Final answer:
To find the equation of the plane, we use the cross product to find a normal vector to the plane from two direction vectors and then use point-normal form to determine the plane equation, resulting in 20x - 2y - 9z = 57.
Step-by-step explanation:
To find an equation of the plane that passes through the point (3, 6, -1) and contains the line x = 4 - t, y = 2t - 1, z = -3t, we need a point on the plane and a normal vector to the plane. We already have a point, (3, 6, -1). The direction vector of the line given can be taken as a direction vector of the plane. From the line equations, we can get the direction vector v = (-1, 2, -3).
To find another direction vector, we take a specific point on the line by plugging in a value for t. Let's use t = 0; this gives us the point (4, -1, 0). The vector from this point to (3, 6, -1) is u = (-1, 7, -1).
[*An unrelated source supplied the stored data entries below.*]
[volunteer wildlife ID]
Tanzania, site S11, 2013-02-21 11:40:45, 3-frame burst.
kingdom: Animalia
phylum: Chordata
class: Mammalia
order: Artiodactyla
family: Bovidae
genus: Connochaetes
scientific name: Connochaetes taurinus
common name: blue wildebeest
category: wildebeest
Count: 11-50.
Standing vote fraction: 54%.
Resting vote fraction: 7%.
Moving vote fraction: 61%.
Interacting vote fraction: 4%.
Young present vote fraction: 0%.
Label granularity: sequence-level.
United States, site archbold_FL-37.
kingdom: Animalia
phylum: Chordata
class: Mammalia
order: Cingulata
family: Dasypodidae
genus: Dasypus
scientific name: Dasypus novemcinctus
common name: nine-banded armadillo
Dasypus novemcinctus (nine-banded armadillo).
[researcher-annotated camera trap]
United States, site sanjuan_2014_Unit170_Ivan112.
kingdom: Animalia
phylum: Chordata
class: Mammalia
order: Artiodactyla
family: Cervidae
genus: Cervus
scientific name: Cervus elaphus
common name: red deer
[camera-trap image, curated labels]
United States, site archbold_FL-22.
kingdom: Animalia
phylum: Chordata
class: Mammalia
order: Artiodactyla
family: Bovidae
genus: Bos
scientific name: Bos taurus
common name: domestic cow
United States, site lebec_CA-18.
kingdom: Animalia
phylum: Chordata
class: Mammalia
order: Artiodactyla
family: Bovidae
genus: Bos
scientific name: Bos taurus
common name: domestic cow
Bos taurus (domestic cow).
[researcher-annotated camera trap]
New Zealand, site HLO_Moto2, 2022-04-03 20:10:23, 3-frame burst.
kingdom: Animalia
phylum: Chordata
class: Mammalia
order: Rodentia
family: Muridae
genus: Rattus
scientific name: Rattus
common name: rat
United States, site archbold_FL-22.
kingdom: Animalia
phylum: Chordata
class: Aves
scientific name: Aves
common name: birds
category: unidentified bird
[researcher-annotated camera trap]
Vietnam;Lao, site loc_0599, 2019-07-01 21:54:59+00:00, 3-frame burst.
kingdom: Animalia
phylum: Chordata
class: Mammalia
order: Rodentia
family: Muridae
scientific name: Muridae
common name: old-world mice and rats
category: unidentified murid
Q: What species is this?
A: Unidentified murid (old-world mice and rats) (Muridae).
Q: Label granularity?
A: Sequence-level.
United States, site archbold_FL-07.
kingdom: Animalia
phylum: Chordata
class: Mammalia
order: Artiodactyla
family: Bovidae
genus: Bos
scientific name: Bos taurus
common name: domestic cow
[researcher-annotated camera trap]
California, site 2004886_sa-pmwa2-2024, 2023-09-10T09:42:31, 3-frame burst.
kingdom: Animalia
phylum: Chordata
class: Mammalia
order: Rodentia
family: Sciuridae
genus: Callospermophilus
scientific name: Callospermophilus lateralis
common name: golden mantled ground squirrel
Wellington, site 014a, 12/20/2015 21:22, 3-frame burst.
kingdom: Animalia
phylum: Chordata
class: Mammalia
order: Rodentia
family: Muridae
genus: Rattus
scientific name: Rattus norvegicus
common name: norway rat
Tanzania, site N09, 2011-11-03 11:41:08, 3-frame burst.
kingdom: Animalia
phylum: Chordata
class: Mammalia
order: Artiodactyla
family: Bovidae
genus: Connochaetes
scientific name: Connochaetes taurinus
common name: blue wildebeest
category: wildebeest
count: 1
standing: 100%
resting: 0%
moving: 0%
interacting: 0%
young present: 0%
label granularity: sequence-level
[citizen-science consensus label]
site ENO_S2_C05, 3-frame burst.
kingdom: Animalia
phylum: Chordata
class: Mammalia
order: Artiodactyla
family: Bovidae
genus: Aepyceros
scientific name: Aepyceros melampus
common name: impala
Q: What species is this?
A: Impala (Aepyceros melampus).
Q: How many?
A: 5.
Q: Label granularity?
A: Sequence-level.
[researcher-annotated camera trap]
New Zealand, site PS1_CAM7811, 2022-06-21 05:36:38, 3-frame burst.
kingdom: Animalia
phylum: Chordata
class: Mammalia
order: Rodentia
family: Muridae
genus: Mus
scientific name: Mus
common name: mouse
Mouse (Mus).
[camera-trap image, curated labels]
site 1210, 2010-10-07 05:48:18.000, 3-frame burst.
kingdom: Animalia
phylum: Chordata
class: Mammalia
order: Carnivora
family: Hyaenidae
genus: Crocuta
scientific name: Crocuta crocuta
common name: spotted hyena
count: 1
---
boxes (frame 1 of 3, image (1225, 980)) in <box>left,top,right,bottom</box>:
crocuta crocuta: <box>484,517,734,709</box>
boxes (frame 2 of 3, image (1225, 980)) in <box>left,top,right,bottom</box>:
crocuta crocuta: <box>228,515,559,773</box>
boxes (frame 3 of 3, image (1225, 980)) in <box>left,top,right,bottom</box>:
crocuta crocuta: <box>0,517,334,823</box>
We now need a normal vector n which is perpendicular to both direction vectors u and v. This can be found using the cross product: n = u × v. Calculating the cross product yields n = (20, -2, -9).
Now, we can write the equation of the plane using the point-normal form. If (x, y, z) is any point on the plane and P0 = (3, 6, -1) is our given point, then n · ((x, y, z) - P0) = 0 gives the plane equation. Substituting and expanding, we get 20(x - 3) - 2(y - 6) - 9(z + 1) = 0, which simplifies to the plane equation 20x - 2y - 9z = 57.